Schexnayder () is a German surname, probably deriving from an occupational name for a maker of jackets and jerkins. The family name came to Louisiana with immigrant families and is well established there and has spread to other states.

United States
The first Schexnayder to settle in Louisiana, Henry Albert Schexnayder, arrived in the 1720s and settled in what was called the "German Coast" (now St. Charles Parish). Hanno Deiler lists 27 spellings of the Schexnayder surname found in official documents.

Notable individuals with the surname include:

Anthony Schexnayder (born 1968), 4-year Letterman for UCLA varsity football team
Calvin Schexnayder (born 1969), American arena football player
Charlotte Tillar Schexnayder (1923–2020), American newspaper editor and politician
Clay Schexnayder (born 1969), Louisiana politician
Maurice Schexnayder (1895–1981), American Roman Catholic prelate

Arrival in the U.S.A. from Europe
Three Schexnayder families departed Europe bound for Louisiana in the early 18th century, but only two families left documents showing they actually arrived in Louisiana.

A Scheckschneider family, consisting of Hans Rhinhart, Catherine, and their two sons left L’Orient, France aboard the La Garonne in January 1721. Several on board were taken ill, and their son Jacob was one of the sixteen who were left in Brest, France because they were too ill for the voyage. The name of the second son was not recorded, and no record of this family has been found in Louisiana.
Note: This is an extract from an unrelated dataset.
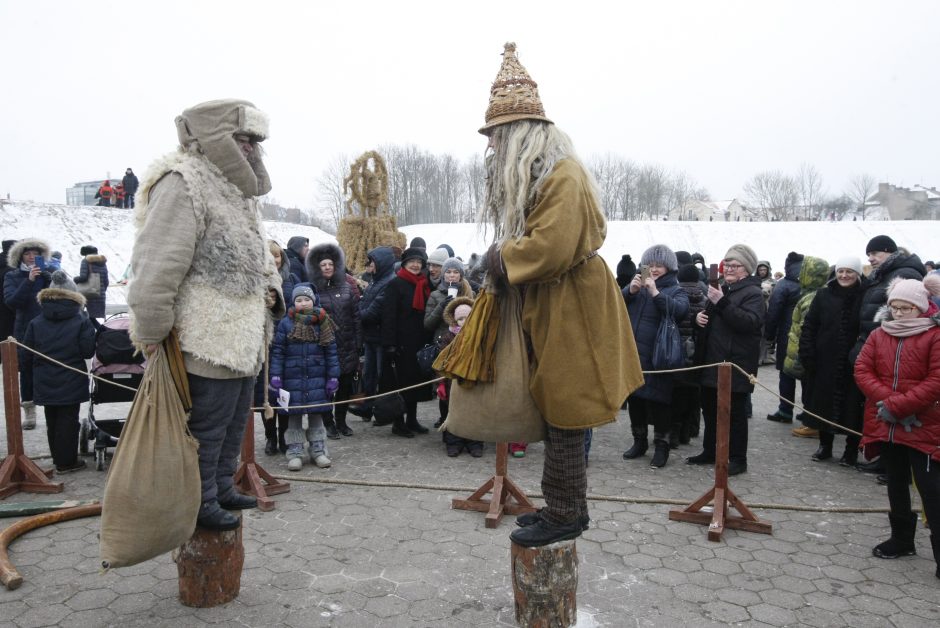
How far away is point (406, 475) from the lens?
6023 millimetres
An undated- likely post-1732- list of inhabitants of the German Coast (St Charles Parish) lists a Henry Albert Scheckschneider as holding 4 arpents on the west bank.

The New Orleans Catholic Church has records for two Schexnayder families:

1. A record of the marriage on 26 June 1742 of Hanz Georg Schscchneider, son of Hanz Schscchneider and Anne Marie Hessin, and Catherine Antonia.

2. Records of the baptisms of the five children of Albert Schscchneider and Marie Magdelaine Wich are in the New Orleans Catholic Church records: Catherinne, Jean George, Jean Henry and Marie Lucie and Marie Josephe.

Louisiana heritage
Schexnayder House at 1681 Pelican Drive in Iberville Parish was listed on the National Register of Historic Places in 1989.

Olide P. Schexnayder (1871 - 1944) was a photographer in Edgard, Louisiana until he switched careers and became an optician. The Louisiana State Museum has several of his photographs in their collection.

There is a Schexnayder's Supermarket in Vacherie, Louisiana. Schexnayder Meats is a meat purveyor in St. Charles Parish.